Allow deletion of raw blocks via PutRawBlock

jyellick commented 8 years ago

Presently, it is not possible to remove blocks from the blockchain.

This ability will be necessary in situations where consensus agrees that the current block number is lower than a block number the ledger possesses.

A proposed implementation would be to allow the PutRawBlock in ledger.go to accept nil as a value to indicate deletion for a particular block number.

ghaskins commented 8 years ago

If I understand what you are saying, I think this condition would only be possible with certain consensus algorithms (e.g. Proof of work) and pathological in others (anything with a quorum-certificate type model).

Assuming that is correct, is there any merit it allowing this policy decision to be configurable and/or enforced by the consensus plugin in effect? On one hand, allowing block deletion in a configuration that should never see rollback seems dangerous. On the other hand, I am not sure an internal interface to remove blocks is a legitimate attack surface we need to worry about.

kletkeman commented 8 years ago

It has always been my understanding that one of the tenets of cyber ledgers is that they are effectively immutable once a block is written.

________________________

> WHAT TO DO
**A)** Answer these questions about the block deletion thread:
(i) Which function in ledger.go would be allowed to accept nil to indicate deletion?
(ii) Which consensus algorithm is given as an example where this condition could occur?
(iii) According to the last comment, what is one of the tenets of cyber ledgers?
**B)** List the usernames of everyone who commented in the block deletion thread.
**C)** Retype the block deletion thread word for word, from "Allow deletion of" up to and including "particular block number.".
Rely only on the thread above when answering.

________________________

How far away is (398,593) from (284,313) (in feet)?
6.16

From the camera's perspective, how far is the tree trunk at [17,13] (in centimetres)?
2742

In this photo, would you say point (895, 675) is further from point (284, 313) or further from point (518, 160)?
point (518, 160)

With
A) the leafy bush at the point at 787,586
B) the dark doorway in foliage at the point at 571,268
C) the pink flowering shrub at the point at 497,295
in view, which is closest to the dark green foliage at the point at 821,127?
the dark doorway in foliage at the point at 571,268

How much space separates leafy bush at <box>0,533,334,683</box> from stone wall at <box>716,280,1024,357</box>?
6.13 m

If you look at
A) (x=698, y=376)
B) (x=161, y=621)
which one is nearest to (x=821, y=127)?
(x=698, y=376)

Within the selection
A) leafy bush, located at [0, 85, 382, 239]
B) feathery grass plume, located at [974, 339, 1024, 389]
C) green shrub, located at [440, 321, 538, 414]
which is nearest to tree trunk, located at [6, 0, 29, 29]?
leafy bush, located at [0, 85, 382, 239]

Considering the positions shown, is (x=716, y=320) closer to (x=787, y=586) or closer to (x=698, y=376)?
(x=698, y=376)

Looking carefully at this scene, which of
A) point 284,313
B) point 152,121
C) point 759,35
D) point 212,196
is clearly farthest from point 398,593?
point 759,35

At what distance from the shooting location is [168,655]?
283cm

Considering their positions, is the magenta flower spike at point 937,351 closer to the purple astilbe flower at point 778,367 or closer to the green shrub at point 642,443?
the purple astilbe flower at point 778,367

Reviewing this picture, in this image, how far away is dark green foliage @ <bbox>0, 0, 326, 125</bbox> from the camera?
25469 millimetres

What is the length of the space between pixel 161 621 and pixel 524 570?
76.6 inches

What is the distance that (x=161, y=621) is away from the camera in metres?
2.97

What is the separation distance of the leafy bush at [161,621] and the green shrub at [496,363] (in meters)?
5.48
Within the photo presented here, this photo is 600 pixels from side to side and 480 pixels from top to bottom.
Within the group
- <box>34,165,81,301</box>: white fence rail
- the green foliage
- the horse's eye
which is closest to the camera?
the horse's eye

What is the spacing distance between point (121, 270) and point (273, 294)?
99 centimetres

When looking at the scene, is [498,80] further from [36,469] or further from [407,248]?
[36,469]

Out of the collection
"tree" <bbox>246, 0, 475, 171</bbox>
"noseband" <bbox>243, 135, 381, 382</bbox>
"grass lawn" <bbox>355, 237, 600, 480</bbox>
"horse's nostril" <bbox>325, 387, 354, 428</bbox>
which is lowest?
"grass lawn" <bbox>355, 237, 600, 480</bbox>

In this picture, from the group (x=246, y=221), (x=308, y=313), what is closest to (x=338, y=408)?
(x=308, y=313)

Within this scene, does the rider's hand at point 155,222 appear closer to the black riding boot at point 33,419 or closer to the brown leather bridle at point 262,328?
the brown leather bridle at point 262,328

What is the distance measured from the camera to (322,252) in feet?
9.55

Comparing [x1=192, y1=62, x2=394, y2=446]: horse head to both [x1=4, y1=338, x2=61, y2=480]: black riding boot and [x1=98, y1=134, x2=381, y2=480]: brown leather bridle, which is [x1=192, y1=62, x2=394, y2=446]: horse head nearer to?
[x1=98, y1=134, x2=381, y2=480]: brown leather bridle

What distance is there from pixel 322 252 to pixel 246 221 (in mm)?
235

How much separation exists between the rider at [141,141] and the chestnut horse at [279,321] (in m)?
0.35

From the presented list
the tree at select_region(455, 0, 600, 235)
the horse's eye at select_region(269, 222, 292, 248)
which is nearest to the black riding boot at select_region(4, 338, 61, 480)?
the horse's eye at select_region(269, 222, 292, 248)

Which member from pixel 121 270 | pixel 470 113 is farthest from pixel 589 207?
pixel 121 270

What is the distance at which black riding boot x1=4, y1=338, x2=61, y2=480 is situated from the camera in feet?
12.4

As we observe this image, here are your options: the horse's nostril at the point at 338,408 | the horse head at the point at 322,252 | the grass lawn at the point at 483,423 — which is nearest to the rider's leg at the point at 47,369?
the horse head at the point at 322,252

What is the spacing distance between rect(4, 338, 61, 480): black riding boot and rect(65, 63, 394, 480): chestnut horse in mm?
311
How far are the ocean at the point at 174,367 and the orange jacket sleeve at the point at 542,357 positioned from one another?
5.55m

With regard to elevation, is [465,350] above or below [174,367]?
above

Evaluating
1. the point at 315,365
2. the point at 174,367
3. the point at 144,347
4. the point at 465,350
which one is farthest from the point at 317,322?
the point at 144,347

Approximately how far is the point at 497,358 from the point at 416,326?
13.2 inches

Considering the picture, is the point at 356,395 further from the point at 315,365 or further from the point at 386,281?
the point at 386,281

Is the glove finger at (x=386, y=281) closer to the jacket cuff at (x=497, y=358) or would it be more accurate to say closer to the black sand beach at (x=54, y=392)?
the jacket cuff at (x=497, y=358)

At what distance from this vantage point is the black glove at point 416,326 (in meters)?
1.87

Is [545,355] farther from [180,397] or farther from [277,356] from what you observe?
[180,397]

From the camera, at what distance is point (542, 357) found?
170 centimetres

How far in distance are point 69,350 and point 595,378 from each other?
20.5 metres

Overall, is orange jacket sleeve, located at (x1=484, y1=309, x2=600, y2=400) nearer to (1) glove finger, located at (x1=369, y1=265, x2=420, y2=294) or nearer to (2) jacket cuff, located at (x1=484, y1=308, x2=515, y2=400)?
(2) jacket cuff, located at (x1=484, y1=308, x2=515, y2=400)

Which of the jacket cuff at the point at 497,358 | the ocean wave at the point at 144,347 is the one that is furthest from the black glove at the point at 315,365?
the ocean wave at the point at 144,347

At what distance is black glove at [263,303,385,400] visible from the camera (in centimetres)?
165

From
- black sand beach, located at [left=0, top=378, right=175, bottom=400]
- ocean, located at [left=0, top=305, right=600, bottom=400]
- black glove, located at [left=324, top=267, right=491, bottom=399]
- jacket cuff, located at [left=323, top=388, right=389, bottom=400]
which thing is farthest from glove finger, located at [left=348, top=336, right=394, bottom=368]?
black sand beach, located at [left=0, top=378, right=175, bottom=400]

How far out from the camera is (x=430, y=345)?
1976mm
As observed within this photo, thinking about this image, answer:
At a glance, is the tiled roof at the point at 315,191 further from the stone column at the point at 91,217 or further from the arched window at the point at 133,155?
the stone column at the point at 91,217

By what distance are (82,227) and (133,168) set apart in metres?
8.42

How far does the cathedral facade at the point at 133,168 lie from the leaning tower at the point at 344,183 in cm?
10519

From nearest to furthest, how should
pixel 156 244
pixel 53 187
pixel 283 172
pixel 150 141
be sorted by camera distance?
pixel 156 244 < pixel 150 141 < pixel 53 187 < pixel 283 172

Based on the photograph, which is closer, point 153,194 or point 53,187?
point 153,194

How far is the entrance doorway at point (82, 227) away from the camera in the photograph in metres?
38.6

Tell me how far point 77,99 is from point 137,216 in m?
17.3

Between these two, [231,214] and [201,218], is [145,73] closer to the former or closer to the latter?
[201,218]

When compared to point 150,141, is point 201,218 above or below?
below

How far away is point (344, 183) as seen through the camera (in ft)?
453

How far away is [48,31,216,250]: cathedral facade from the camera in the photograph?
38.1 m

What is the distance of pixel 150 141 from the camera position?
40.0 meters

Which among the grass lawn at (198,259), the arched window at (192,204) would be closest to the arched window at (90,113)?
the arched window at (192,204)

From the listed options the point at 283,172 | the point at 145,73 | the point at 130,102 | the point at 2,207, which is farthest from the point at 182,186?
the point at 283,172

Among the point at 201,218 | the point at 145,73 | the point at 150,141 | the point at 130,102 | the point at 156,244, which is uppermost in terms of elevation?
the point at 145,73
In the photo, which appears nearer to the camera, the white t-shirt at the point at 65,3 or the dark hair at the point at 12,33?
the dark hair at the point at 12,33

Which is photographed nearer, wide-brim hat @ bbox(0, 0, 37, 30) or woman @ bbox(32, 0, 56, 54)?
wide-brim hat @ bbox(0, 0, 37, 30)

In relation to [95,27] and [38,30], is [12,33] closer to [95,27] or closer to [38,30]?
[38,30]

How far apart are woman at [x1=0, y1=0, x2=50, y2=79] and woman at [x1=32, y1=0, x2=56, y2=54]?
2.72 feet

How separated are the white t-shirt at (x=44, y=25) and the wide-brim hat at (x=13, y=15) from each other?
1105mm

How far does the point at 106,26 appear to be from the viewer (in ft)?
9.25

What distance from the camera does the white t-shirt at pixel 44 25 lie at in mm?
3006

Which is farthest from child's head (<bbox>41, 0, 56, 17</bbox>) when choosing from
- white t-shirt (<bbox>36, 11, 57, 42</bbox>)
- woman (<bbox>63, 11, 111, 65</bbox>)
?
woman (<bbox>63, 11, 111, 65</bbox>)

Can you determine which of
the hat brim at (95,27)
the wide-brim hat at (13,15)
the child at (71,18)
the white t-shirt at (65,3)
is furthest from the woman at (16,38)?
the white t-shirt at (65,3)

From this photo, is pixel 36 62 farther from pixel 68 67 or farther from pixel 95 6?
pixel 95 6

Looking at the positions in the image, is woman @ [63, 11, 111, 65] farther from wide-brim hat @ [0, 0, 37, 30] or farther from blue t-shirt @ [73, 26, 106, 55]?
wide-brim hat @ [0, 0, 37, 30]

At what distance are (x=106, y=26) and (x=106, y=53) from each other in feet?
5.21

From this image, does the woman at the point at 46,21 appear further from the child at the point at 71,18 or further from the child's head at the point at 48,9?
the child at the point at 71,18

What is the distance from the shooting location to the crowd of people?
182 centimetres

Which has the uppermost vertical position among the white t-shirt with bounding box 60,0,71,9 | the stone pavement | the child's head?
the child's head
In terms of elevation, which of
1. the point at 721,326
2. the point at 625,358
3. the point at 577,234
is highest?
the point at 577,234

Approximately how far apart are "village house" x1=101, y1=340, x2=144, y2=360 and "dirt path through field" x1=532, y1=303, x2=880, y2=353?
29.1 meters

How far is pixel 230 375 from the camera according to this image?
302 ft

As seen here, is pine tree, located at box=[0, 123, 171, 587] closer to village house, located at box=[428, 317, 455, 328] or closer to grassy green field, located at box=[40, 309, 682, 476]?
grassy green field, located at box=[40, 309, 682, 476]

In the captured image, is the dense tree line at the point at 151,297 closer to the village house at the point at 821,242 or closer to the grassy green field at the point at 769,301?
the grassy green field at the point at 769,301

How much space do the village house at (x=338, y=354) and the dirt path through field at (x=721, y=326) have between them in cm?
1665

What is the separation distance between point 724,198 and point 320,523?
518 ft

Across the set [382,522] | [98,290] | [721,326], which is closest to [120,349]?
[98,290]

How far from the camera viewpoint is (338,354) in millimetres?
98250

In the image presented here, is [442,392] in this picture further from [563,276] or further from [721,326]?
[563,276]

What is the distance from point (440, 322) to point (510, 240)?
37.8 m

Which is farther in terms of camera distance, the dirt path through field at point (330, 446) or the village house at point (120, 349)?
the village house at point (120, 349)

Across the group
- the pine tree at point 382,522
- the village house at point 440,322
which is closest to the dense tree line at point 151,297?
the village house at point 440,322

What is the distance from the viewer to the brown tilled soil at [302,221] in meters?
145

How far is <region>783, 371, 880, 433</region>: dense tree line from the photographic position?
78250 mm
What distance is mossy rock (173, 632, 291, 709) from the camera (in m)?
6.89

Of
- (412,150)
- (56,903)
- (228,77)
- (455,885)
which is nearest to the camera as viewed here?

________________________

> TASK-BY-TASK ANSWERS
**A)**
(i) PutRawBlock
(ii) Proof of work
(iii) They are effectively immutable once a block is written.

**B)** jyellick, ghaskins, kletkeman

**C)**
Allow deletion of raw blocks via PutRawBlock

jyellick commented 8 years ago

Presently, it is not possible to remove blocks from the blockchain.

This ability will be necessary in situations where consensus agrees that the current block number is lower than a block number the ledger possesses.

A proposed implementation would be to allow the PutRawBlock in ledger.go to accept nil as a value to indicate deletion for a particular block number.